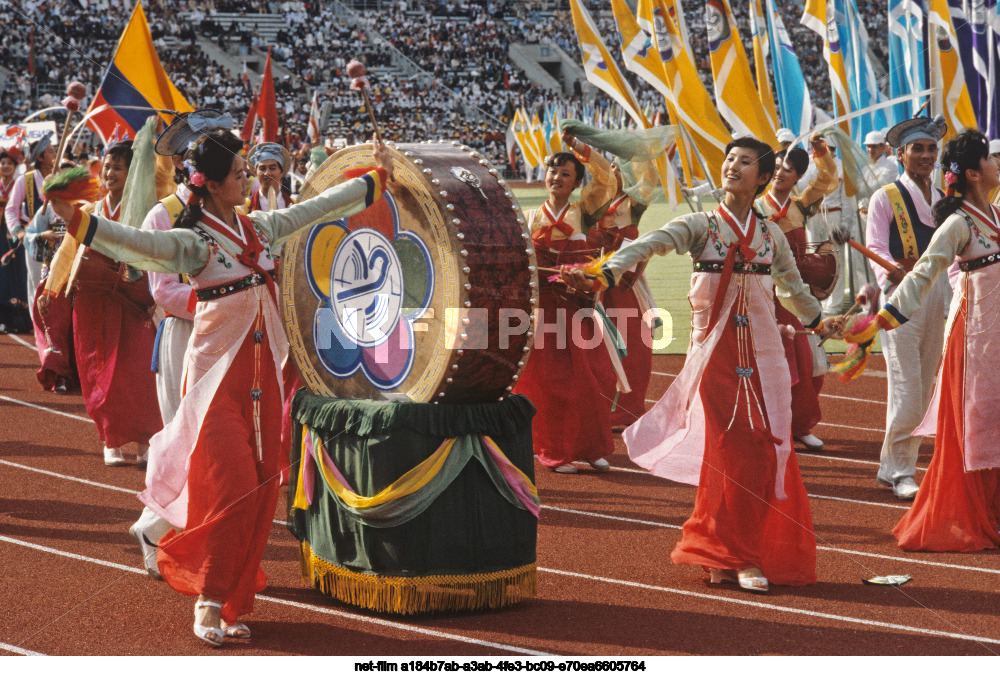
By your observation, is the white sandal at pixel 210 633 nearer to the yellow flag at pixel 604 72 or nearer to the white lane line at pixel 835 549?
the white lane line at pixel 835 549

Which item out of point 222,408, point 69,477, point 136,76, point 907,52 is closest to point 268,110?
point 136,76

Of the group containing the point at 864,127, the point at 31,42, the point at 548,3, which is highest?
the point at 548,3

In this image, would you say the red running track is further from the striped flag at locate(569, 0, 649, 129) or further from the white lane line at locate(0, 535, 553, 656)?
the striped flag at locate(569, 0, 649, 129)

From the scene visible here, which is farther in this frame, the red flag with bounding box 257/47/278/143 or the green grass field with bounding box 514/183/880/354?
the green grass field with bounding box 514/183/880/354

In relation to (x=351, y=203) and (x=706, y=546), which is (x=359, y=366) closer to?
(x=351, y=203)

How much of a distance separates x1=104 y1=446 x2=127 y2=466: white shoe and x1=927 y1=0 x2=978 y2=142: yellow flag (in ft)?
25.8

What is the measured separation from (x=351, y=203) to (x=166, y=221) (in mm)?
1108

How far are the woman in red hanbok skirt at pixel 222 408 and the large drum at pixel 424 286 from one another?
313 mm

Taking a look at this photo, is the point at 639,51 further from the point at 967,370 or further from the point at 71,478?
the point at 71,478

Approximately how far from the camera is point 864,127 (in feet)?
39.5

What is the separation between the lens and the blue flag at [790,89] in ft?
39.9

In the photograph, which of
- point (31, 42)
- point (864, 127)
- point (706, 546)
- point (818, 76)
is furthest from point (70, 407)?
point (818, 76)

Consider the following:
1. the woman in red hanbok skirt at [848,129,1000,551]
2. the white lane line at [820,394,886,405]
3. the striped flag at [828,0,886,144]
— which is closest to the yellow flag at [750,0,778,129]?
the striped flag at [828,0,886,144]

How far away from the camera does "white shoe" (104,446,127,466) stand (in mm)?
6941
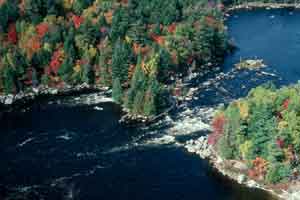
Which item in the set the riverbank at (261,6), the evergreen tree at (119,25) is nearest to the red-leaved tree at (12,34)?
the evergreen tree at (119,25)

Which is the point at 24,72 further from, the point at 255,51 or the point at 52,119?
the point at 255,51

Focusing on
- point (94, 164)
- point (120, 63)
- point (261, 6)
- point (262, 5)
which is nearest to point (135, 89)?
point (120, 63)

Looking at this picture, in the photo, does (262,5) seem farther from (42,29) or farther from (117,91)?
++++++++++
EXERCISE BRIEF
Begin with the line that contains "How far away" and repeat every line through the end of the data, exactly and only those lines, leaving out the pictures.

FULL ANSWER
How far away from the camera does "white shoe" (104,446,127,466) stand (in mm)?
6941
Which item in the set the riverbank at (261,6), the evergreen tree at (119,25) is nearest to the red-leaved tree at (12,34)?
the evergreen tree at (119,25)

Which is the point at 24,72 further from, the point at 255,51 or the point at 52,119?
the point at 255,51

Focusing on
- point (94, 164)
- point (120, 63)
- point (261, 6)
- point (262, 5)
which is nearest to point (135, 89)?
point (120, 63)

Looking at this picture, in the photo, does (262,5) seem farther from (42,29) or farther from (117,91)?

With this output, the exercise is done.